In chart one, the overall growth for grocery supermarket advertising from 1993 to 1995 is shown on a quarterly basis. This also illustrates the seasonal pattern, with massive advertising in the fourth quarter, pre-Christmas periods.
However, the most interesting peak in spending comes in the second quarter, showing up in the chart as the most significant increase across the 11 quarters’ trend data.
In the second quarter, all seven of the top grocery supermarkets – Tesco, Sainsbury’s, Safeway, Asda, Somerfield, Kwiksave and Iceland – increased their advertising spend on last year.
In contrast, when we look in detail at the third quarter this year, we see in the second chart that three of the top seven store groups significantly reduced their spend compared with last year. The increases, particularly by Sainsbury’s and Safeway, were sufficient to lift the overall spend, but Asda, Kwiksave and particularly Tesco cut back on their advertising.
Tesco has been a successful marketing trendsetter in the past two years and its chairman, Sir Ian MacLaurin, has announced the main focus for the forthcoming activity is going to be in support of the Clubcard loyalty scheme.
In the first quarter of this year, Tesco spent more than 3m, out of its overall 7.2m of advertising, in support of Clubcard, according to Register-MEAL. This fell away to only 12,000 in the second quarter and 9,000 in the third quarter.
But this strategy is likely to change. There are indications that Tesco will use the Clubcard data on its customers to target them more carefully. This could mean more tactical advertising, using poster sites near stores, local radio and newspaper and magazine ads rather than blanket TV coverage.
This is not totally unexpected, given that much of Safeway’s recent huge advertising investment, with 3.6m in September alone, has featured their ABC loyalty card.
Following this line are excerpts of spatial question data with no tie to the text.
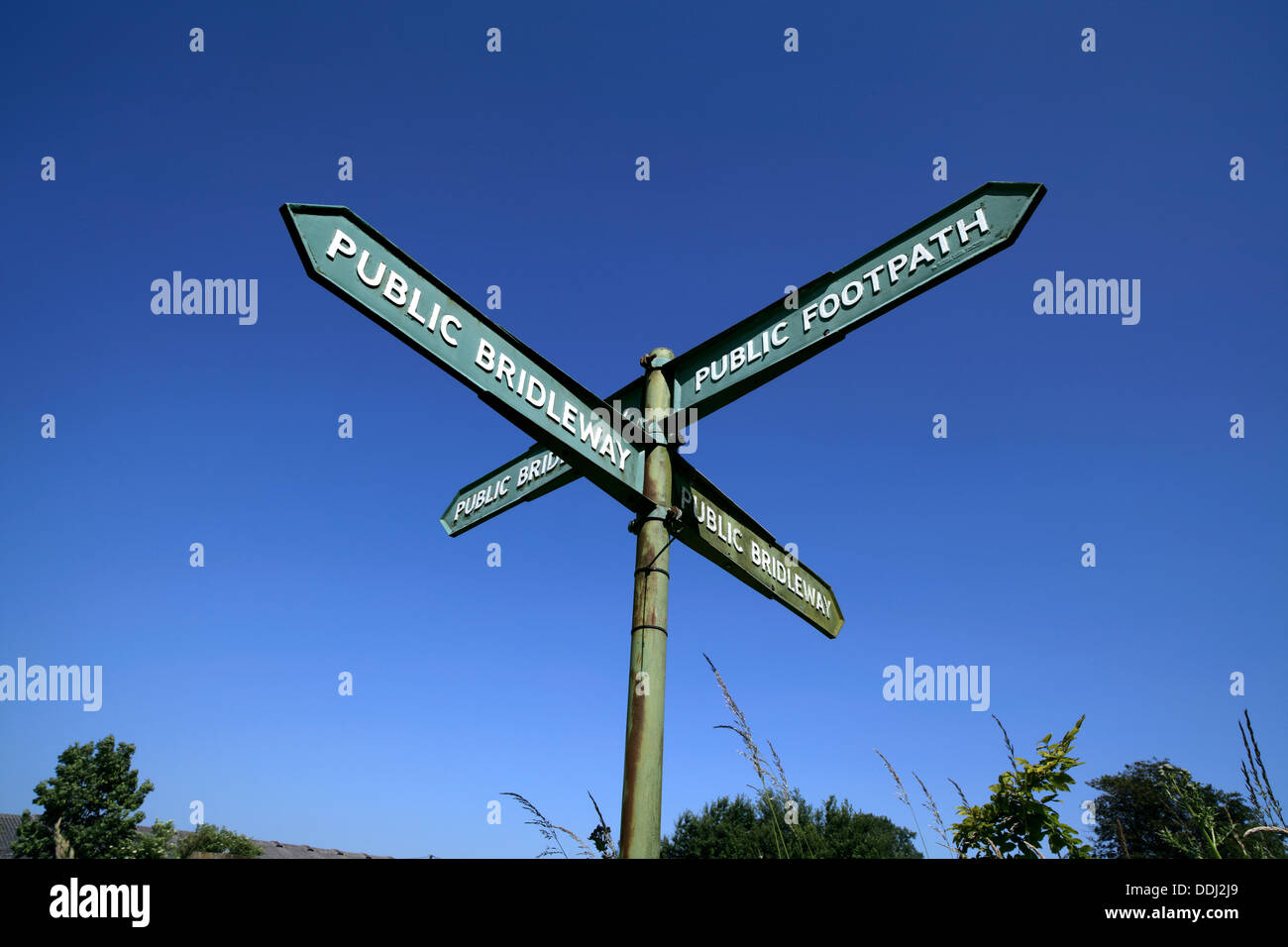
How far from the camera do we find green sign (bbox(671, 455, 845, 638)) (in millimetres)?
3795

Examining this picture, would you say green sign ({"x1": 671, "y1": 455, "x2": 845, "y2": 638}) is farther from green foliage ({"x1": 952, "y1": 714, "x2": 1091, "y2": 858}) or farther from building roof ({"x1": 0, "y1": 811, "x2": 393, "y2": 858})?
building roof ({"x1": 0, "y1": 811, "x2": 393, "y2": 858})

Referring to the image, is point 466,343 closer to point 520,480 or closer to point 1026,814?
point 520,480

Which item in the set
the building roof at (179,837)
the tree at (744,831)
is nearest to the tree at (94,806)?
the building roof at (179,837)

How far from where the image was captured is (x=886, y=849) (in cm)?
2844

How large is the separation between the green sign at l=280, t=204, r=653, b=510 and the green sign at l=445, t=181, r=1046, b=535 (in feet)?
1.34

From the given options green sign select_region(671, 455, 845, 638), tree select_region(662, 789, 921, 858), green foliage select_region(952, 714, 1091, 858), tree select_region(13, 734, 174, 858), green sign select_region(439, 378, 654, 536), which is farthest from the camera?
tree select_region(13, 734, 174, 858)

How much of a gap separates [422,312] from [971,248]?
245 centimetres

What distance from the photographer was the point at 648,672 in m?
3.24

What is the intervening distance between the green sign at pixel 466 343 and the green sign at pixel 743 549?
0.27m

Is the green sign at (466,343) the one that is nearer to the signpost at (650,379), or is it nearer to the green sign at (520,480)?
the signpost at (650,379)

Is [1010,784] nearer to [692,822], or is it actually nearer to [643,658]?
[643,658]

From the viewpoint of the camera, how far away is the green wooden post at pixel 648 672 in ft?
9.80

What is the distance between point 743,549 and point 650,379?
1093 millimetres

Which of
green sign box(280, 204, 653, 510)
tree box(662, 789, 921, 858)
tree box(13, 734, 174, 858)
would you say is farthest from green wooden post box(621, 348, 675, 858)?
tree box(13, 734, 174, 858)
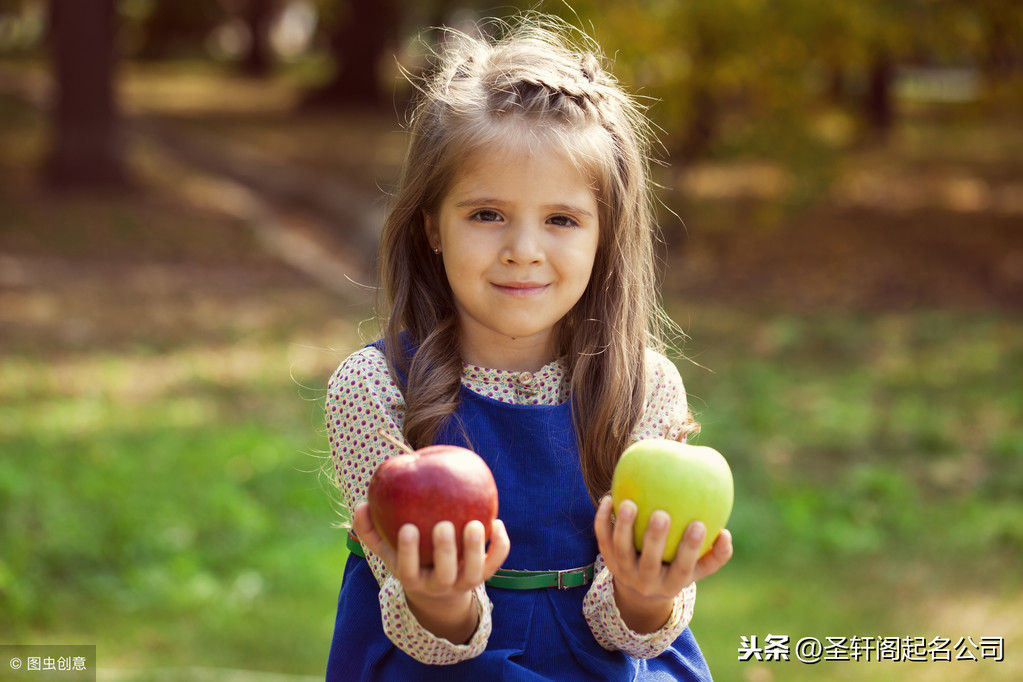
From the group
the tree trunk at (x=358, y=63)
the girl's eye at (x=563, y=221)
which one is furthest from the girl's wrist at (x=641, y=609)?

Another indication of change has come from Sainsbury’s, which spent 4.5m in September. Chairman and chief executive David Sainsbury has not only replaced his group marketing director, Ivor Hunt, (MW November 3) but has announced that the company intends to “regain price leadership” and do more in terms of service.
Tesco spent 15.6m on advertising in the fourth quarter of 1994 and Sainsbury’s 10.7m. These levels are unlikely to be matched in 1995. The focus is changing with selective support for loyalty promotions, cut-price petrol, discounted books and distinctive customer service initiatives dominating major grocery chains’ activities.
The prospect of a petrol price war between the supermarkets and the petrol majors could mean the grocers channel spend once used for strategic TV campaigns into promoting the new lower-priced petrol.
These tactics are aimed at winning the battle for shoppers’ hearts and minds, and the issue of loyalty may well be the next one to vex agencies and their advertising.